We are back in Christchurch finally, after spending the past few weeks biking the South Island. From here we rent a car and head to the west coast over the mountains and then back up to the North Island. We consider ourselves much wiser now, if you, or someone you love is entertaining the idea of cycling in New Zealand we offer a few humble suggestions:
- If you can, bring your own bike – We couldn’t and it hurt.
- If you can’t bring your own bike, rent something very similar to what you ride at home – We ride road bikes at home but rented (very nice) hybrids. Trouble is we found that once you’re use to a road bike, it’s hard to go back to that hybrid.
- Crazy steep hills
- Traffic – The road system down here is not as well developed as it is in North America or Europe.
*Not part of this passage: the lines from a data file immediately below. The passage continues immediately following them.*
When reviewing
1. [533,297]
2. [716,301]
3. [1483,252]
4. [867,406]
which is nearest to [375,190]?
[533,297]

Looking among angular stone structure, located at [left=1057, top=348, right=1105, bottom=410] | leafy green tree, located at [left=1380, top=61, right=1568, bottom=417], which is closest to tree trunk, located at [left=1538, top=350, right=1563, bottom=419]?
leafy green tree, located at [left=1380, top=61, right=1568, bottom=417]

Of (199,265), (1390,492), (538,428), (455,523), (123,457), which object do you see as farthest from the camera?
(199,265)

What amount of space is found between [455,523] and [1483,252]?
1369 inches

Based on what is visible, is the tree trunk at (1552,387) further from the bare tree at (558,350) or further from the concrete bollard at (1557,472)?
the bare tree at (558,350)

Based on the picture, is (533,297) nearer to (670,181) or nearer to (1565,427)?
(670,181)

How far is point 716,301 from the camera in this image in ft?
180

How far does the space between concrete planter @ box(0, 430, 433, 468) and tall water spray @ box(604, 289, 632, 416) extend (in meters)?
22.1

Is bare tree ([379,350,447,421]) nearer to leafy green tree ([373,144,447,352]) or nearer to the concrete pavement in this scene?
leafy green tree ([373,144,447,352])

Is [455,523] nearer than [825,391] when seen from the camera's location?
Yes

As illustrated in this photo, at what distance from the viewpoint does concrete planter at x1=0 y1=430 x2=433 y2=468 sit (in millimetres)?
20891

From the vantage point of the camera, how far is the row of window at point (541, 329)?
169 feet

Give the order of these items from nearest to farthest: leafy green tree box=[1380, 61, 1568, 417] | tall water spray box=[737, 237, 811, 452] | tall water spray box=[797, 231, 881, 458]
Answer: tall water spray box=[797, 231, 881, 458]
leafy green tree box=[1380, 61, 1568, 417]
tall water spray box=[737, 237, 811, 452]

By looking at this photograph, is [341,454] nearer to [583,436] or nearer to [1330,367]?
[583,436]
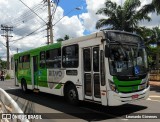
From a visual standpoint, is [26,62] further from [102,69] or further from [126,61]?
[126,61]

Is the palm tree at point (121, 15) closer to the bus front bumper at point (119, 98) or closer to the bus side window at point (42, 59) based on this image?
the bus side window at point (42, 59)

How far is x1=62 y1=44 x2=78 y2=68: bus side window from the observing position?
12.3 meters

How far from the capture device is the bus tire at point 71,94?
12.4 metres

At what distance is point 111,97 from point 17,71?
1194cm

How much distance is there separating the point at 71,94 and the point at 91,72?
2.03m

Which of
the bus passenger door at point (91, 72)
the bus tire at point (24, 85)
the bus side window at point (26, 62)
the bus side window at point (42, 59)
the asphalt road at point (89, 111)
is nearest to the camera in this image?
the asphalt road at point (89, 111)

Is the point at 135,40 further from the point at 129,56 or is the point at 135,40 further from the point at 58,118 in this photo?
the point at 58,118

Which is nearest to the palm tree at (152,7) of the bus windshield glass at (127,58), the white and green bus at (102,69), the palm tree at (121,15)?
the palm tree at (121,15)

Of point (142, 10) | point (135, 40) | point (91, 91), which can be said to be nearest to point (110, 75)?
point (91, 91)

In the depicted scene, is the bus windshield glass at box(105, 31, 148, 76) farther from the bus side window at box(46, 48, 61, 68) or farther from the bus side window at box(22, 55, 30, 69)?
the bus side window at box(22, 55, 30, 69)

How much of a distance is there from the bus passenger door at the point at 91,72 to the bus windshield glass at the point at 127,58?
0.71 m

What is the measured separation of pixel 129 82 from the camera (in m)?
10.4

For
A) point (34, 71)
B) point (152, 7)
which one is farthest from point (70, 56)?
point (152, 7)

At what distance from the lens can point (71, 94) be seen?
41.8 feet
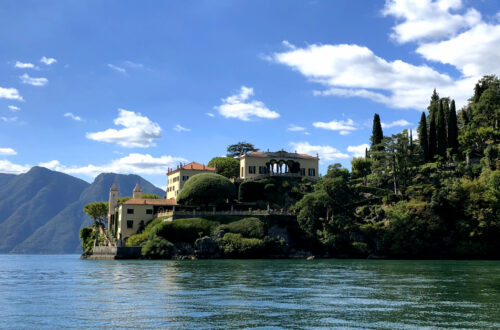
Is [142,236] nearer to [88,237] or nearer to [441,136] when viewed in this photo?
[88,237]

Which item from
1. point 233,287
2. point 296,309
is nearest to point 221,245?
point 233,287

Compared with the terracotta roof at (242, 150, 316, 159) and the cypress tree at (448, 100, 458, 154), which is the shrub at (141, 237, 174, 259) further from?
the cypress tree at (448, 100, 458, 154)

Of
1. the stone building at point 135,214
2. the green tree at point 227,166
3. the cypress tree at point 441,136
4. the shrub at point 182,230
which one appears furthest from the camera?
the green tree at point 227,166

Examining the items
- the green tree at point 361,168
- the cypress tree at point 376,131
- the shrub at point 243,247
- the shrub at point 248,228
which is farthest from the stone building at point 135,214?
the cypress tree at point 376,131

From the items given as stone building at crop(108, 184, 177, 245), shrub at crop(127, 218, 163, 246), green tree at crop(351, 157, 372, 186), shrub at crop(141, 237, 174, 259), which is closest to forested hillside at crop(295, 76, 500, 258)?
green tree at crop(351, 157, 372, 186)

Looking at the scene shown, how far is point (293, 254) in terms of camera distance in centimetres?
8569

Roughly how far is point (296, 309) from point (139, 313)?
730 cm

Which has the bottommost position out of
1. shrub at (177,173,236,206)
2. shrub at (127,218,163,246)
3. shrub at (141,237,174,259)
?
shrub at (141,237,174,259)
There are fewer roads and fewer routes; you will be sharing the blacktop with logging trucks, semi’s, emergency vehicles and tourists in camper-vans.
- Finally, if you can get past all the other stuff, there are a lot of magnificent views, great wildlife to see, and very nice people to meet along the way.
Two highlights of the last leg of the journey (back up the east coast) were certainly the boulders at Moeraki, and the blue penguins of Oamaru.
The boulders at Moeraki are technically “septarian concretions”, the crud from the magma vents of dead volcanos. They’re about 60 million years old and they look like 40 or 50 bowling balls (5 foot tall bowling balls) sitting on the beach, partially concealed in the tide.
Oamaru is home to a colony of blue penguins. Just after dusk you can go down to a place between the docks and an old quarry and watch them surf in in groups or 10 or 15 apiece. The night we were there I think we saw 40 or more come on shore and waddle into the bush where they make their nests.
Oamaru itself is a really terrific old port town just north of Dunedin. All of the buildings in the downtown area were built from a white limestone quarry just outside of town around the end of the 19th century and there is a very fin-de-siecle vibe in the town. At night you feel like you’ve been dropped onto a period movie set. I wish we could have stayed longer to get a better look at the place.